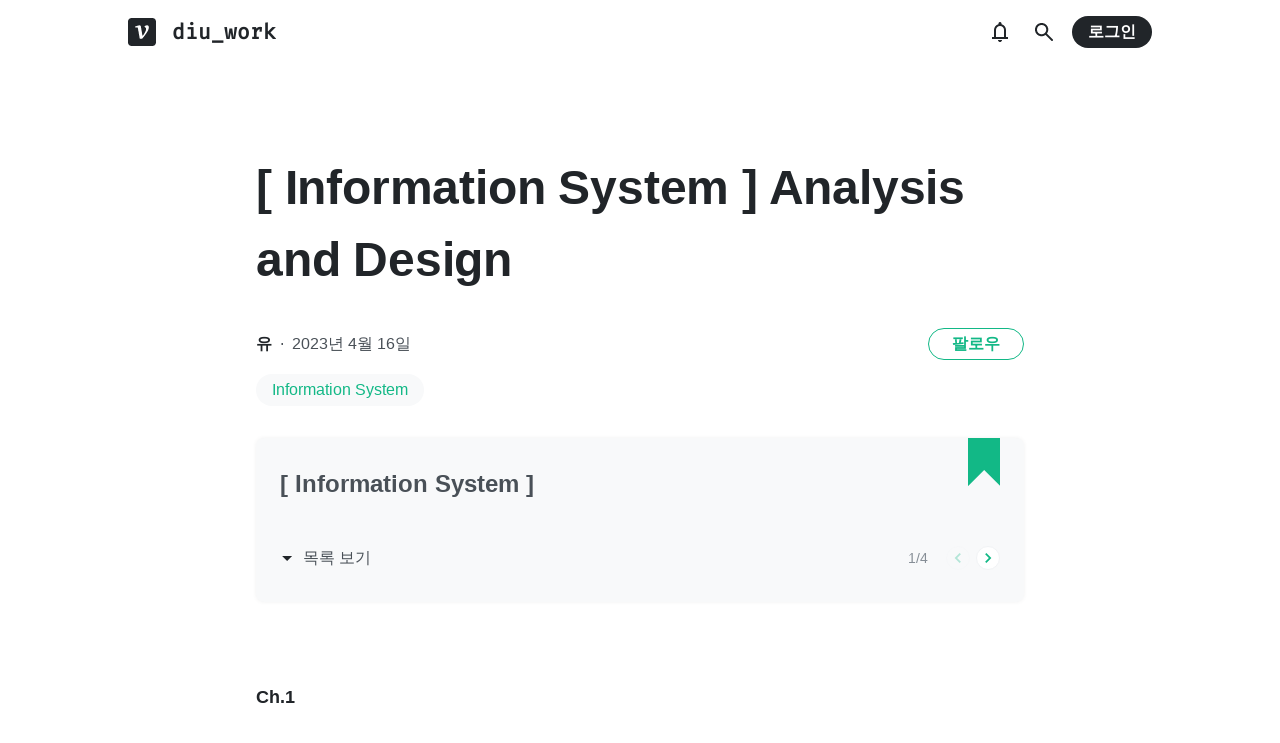

--- FILE ---
content_type: text/html; charset=utf-8
request_url: https://www.google.com/recaptcha/api2/aframe
body_size: 266
content:
<!DOCTYPE HTML><html><head><meta http-equiv="content-type" content="text/html; charset=UTF-8"></head><body><script nonce="LHRn9oSSPflssYBgwd_lfg">/** Anti-fraud and anti-abuse applications only. See google.com/recaptcha */ try{var clients={'sodar':'https://pagead2.googlesyndication.com/pagead/sodar?'};window.addEventListener("message",function(a){try{if(a.source===window.parent){var b=JSON.parse(a.data);var c=clients[b['id']];if(c){var d=document.createElement('img');d.src=c+b['params']+'&rc='+(localStorage.getItem("rc::a")?sessionStorage.getItem("rc::b"):"");window.document.body.appendChild(d);sessionStorage.setItem("rc::e",parseInt(sessionStorage.getItem("rc::e")||0)+1);localStorage.setItem("rc::h",'1768855692946');}}}catch(b){}});window.parent.postMessage("_grecaptcha_ready", "*");}catch(b){}</script></body></html>

--- FILE ---
content_type: text/plain
request_url: https://rtb.openx.net/openrtbb/prebidjs
body_size: -81
content:
{"id":"e6164b8f-b5c3-4cba-873b-229f260976aa","nbr":0}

▶ _Your objective_
What is the number of lines above that contain "text"? Answer with that number only.

▶ _Task output_
3